### Text extract ###
AVAILABLEKEYWORDS = ['COHPstartEnergy', 'COHPendEnergy', 'gaussianSmearingWidth', 'useDecimalPlaces', 'COHPSteps', 'basisSet', 'cohpGenerator', 'realspaceHamiltonian', 'realspaceOverlap', 'printPAWRealSpaceWavefunction', 'printLCAORealSpaceWavefunction', 'kSpaceCOHP', 'EwaldSum', 'saveProjectionToFile', 'skipdos', 'skipcohp', 'skipcoop', 'skipcobi', 'skipMadelungEnergy', 'loadProjectionFromFile', 'forceEnergyRange', 'DensityOfEnergy', 'BWDF', 'BWDFCOHP', 'skipPopulationAnalysis', 'skipGrossPopulation', 'userecommendedbasisfunctions', 'skipProjection', 'writeBasisFunctions', 'writeMatricesToFile', 'noFFTforVisualization', 'RMSp', 'onlyReadVasprun.xml', 'noMemoryMappedFiles', 'skipPAWOrthonormalityTest', 'doNotIgnoreExcessiveBands', 'doNotUseAbsoluteSpilling', 'skipReOrthonormalization', 'forceV1HMatrix', 'useOriginalTetrahedronMethod', 'forceEnergyRange', 'bandwiseSpilling', 'kpointwiseSpilling', 'basisfunctions', 'cohpbetween', 'createFatband']

BOOLEANKEYWORDS = ['saveProjectionToFile', 'skipdos', 'skipcohp', 'skipcoop', 'skipcobi', 'skipMadelungEnergy', 'loadProjectionFromFile', 'forceEnergyRange', 'DensityOfEnergy', 'BWDF', 'BWDFCOHP', 'skipPopulationAnalysis', 'skipGrossPopulation', 'userecommendedbasisfunctions', 'skipProjection', 'writeBasisFunctions', 'writeMatricesToFile', 'noFFTforVisualization', 'RMSp', 'onlyReadVasprun.xml', 'noMemoryMappedFiles', 'skipPAWOrthonormalityTest', 'doNotIgnoreExcessiveBands', 'doNotUseAbsoluteSpilling', 'skipReOrthonormalization', 'forceV1HMatrix', 'useOriginalTetrahedronMethod', 'forceEnergyRange', 'bandwiseSpilling', 'kpointwiseSpilling']

FLOATKEYWORDS = ['COHPstartEnergy', 'COHPendEnergy', 'gaussianSmearingWidth', 'useDecimalPlaces', 'COHPSteps']

LISTKEYWORDS = ['basisfunctions', 'cohpbetween', 'createFatband']

STRINGKEYWORDS = ['basisSet', 'cohpGenerator', 'realspaceHamiltonian', 'realspaceOverlap', 'printPAWRealSpaceWavefunction', 'printLCAORealSpaceWavefunction', 'kSpaceCOHP', 'EwaldSum']

as_dict()
###
### Given exercise 1
Count the lines in the entries below that contain the word "distance", and give only that number.
### Dataset records ###
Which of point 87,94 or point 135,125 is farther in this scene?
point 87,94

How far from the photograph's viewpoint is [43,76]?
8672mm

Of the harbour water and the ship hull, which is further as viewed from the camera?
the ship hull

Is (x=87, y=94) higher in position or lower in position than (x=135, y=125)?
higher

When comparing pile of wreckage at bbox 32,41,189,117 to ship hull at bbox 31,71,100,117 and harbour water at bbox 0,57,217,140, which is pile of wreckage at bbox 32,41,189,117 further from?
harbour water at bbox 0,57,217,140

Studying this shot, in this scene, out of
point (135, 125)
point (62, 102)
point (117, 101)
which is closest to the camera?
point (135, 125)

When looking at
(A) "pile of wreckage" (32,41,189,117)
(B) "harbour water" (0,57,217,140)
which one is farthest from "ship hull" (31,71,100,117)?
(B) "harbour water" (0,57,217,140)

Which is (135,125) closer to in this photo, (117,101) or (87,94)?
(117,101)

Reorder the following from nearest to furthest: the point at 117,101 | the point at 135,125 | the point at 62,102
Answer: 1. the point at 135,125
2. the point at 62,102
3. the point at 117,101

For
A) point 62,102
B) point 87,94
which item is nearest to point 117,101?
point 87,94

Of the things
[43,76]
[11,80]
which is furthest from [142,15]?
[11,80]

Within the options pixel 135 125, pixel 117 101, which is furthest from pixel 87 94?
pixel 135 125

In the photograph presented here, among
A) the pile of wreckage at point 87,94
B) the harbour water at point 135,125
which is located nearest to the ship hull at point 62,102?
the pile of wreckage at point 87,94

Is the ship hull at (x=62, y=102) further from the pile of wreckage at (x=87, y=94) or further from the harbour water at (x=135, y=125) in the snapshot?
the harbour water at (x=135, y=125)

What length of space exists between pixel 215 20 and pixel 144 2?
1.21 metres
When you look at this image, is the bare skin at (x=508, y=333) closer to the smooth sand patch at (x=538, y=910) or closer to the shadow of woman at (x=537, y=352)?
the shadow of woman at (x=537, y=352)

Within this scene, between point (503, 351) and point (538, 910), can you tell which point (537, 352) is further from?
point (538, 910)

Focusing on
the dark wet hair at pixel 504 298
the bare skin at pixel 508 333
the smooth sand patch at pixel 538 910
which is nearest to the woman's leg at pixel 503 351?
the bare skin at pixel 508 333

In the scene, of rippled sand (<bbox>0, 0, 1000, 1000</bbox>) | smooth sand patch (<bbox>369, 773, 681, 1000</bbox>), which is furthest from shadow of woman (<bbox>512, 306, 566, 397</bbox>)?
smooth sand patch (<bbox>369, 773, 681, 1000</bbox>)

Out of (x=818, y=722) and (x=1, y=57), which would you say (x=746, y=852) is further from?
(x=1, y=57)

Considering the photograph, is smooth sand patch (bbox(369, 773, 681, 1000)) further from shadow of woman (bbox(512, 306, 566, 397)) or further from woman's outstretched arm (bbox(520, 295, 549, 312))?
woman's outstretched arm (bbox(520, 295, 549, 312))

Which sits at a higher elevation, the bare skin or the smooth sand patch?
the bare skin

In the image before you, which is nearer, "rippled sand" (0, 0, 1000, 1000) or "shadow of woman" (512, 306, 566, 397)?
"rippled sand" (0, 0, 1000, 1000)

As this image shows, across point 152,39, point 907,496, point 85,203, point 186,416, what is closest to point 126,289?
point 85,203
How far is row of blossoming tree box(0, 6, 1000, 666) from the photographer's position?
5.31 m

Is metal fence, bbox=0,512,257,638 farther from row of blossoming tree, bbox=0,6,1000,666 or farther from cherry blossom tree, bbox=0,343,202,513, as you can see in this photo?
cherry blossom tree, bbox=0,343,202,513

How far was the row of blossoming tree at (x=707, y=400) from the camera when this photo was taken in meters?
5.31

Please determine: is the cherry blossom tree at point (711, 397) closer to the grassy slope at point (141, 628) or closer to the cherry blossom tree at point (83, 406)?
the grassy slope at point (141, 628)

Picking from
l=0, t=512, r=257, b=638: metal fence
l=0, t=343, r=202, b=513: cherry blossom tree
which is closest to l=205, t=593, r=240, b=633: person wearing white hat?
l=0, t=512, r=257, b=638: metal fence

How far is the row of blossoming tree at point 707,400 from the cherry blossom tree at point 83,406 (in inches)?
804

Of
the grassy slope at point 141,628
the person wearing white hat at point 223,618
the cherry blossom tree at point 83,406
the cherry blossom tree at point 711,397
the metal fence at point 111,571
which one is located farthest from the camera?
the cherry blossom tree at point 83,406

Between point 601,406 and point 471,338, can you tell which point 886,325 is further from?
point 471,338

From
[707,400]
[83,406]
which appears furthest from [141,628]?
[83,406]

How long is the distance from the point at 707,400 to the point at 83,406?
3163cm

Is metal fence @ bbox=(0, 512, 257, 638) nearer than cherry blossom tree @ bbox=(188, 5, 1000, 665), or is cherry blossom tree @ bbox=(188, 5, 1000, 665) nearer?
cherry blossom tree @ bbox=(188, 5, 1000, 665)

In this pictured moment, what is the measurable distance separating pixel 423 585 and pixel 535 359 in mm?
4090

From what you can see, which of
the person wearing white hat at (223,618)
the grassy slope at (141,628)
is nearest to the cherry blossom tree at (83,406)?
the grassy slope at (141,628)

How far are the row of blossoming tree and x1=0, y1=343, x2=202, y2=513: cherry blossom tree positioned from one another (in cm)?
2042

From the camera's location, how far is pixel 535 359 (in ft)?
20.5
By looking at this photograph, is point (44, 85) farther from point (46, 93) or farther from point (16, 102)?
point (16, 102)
###
### Given exercise 2
From the keyword lists above, list every keyword assigned to FLOATKEYWORDS.

### Right answer 1
2

### Right answer 2
COHPstartEnergy, COHPendEnergy, gaussianSmearingWidth, useDecimalPlaces, COHPSteps